What is a Height-Balanced Binary Tree?

A height-balanced binary tree is one where for every node, the heights of its left and right subtrees differ by at most 1.

Think of it like this.

Imagine you’re building a tree structure, and you want it to be “stable” - not too lopsided in any direction.

A balanced tree ensures that no branch is significantly longer than others.

Key concept: Height of a tree

Height = the longest path from that node to a left
Empty tree has height 0
Single node has height 1

Example 1:

[3, 9, 20, null, null, 15, 7] -> true

Node 3: left subtree height = 1, right subtree height = 2, diffrence = 1
Node 9: no children, so balanced.
Node 20: left subtree height = 1, right subtree height = 1, diffrence = 0

All nodes satisfy the balance condition, so return true.

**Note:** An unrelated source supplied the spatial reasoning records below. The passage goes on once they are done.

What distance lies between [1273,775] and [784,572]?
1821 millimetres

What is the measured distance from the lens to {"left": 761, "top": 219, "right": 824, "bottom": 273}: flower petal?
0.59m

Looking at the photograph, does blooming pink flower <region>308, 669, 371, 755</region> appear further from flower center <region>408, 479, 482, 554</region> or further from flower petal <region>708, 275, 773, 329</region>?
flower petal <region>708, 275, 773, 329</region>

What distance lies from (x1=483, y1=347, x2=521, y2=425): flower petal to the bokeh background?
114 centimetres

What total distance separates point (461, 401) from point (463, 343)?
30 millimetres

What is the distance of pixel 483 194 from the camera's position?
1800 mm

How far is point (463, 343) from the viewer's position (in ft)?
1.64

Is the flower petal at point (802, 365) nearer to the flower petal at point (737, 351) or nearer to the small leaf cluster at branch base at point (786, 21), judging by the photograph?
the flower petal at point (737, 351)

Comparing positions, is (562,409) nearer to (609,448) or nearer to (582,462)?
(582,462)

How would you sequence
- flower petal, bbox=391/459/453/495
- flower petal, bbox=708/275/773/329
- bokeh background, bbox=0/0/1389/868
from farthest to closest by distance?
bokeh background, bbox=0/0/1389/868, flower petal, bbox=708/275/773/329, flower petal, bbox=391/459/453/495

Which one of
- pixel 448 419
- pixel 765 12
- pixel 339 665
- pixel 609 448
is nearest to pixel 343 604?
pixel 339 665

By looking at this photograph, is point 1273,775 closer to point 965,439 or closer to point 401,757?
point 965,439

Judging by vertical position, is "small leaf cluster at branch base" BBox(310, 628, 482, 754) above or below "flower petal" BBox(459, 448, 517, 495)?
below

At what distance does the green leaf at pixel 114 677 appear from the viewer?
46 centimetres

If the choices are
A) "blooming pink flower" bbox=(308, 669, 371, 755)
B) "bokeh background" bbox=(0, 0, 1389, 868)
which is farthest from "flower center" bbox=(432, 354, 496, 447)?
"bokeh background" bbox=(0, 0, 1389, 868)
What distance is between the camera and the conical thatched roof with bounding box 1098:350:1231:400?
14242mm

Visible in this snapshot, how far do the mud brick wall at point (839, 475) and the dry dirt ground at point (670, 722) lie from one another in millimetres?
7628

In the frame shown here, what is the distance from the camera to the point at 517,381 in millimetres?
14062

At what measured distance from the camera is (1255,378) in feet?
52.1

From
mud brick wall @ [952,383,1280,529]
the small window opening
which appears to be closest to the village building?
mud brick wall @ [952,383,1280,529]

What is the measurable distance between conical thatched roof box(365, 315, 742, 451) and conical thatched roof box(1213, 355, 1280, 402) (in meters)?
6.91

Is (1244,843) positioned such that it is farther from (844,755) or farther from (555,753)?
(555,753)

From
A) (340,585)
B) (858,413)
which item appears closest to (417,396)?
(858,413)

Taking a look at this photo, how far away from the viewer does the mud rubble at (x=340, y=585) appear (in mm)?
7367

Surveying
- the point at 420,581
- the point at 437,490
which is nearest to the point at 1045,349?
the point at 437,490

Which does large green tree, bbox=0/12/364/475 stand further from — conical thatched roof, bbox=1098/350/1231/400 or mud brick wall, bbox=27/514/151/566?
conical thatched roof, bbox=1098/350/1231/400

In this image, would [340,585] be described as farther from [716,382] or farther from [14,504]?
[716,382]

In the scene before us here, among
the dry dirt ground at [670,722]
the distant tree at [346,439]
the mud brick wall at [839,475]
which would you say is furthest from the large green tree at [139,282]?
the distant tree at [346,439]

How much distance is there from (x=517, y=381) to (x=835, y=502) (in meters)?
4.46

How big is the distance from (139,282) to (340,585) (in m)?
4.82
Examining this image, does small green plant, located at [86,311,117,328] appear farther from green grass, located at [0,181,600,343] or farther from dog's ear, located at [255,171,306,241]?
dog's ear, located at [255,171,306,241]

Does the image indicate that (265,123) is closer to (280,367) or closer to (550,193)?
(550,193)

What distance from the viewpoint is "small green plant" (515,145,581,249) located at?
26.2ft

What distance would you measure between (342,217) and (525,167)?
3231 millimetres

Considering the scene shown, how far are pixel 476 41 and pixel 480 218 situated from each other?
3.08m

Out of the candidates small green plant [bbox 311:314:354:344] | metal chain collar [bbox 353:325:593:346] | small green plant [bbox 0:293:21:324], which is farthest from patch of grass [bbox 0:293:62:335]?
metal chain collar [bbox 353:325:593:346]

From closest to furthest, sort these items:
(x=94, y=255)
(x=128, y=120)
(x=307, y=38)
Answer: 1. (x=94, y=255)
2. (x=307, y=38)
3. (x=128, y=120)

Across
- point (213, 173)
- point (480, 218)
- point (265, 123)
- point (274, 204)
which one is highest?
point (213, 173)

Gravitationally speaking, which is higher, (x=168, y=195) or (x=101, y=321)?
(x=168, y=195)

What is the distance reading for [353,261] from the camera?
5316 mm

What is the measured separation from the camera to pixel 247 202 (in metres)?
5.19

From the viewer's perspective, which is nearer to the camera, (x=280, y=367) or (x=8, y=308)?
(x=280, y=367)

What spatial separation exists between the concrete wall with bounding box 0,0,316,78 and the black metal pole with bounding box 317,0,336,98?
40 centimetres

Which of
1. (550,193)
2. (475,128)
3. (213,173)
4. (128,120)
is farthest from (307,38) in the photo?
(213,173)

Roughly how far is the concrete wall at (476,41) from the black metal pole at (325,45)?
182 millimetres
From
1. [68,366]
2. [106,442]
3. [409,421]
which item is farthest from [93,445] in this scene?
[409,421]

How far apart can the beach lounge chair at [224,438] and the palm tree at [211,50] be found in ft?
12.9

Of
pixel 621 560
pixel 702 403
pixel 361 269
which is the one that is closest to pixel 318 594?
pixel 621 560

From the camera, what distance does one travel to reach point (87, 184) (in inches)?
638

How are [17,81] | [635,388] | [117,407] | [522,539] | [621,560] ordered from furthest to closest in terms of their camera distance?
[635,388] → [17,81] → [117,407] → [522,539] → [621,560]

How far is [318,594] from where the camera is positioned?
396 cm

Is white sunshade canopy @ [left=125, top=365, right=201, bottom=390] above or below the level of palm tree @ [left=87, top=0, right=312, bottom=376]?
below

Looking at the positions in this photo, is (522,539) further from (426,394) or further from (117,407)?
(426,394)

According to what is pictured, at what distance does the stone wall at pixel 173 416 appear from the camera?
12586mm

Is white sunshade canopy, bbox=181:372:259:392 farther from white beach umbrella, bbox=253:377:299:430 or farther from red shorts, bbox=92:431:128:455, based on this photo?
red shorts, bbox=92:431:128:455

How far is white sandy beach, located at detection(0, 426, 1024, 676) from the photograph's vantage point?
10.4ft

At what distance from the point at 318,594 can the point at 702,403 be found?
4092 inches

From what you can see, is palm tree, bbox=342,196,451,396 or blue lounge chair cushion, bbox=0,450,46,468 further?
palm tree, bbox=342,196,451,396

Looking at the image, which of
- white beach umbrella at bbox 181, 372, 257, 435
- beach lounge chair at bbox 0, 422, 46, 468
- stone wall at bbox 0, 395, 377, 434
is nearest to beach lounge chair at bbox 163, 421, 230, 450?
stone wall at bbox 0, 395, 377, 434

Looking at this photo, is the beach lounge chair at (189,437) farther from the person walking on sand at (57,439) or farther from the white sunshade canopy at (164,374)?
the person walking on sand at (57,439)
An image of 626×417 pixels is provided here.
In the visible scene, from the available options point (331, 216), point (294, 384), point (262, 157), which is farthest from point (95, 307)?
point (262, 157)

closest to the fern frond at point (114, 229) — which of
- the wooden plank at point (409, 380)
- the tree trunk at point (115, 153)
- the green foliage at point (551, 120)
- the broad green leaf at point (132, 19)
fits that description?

Example 2 [1,2,2,3,3,null,null,4,4] -> false

Node 1: left subtree height = 3, right subtree height = 1, so diffrence is 2.
This violates the balance condition.

And then Example 3, Empty tree is considered balanced by definition.

My Solution.

func isBalanced(_ root: TreeNode?) -> Bool {
    return dfs(root).0  // Return just the boolean part
}

private func dfs(_ root: TreeNode?) -> (Bool, Int) {
    // Base case: empty tree is balanced with height 0
    guard let root = root else { return (true, 0) }
    
    // Get info from left and right subtrees
    let left = dfs(root.left)
    let right = dfs(root.right)
    
    // Current node is balanced if:
    // 1. Both subtrees are balanced AND
    // 2. Height difference is at most 1
    let balanced = (left.0 && right.0 && abs(left.1 - right.1) <= 1)
    
    // Return: (is this subtree balanced?, height of this subtree)
    return (balanced, 1 + max(left.1, right.1))
}

I try to avoid redundant calculations.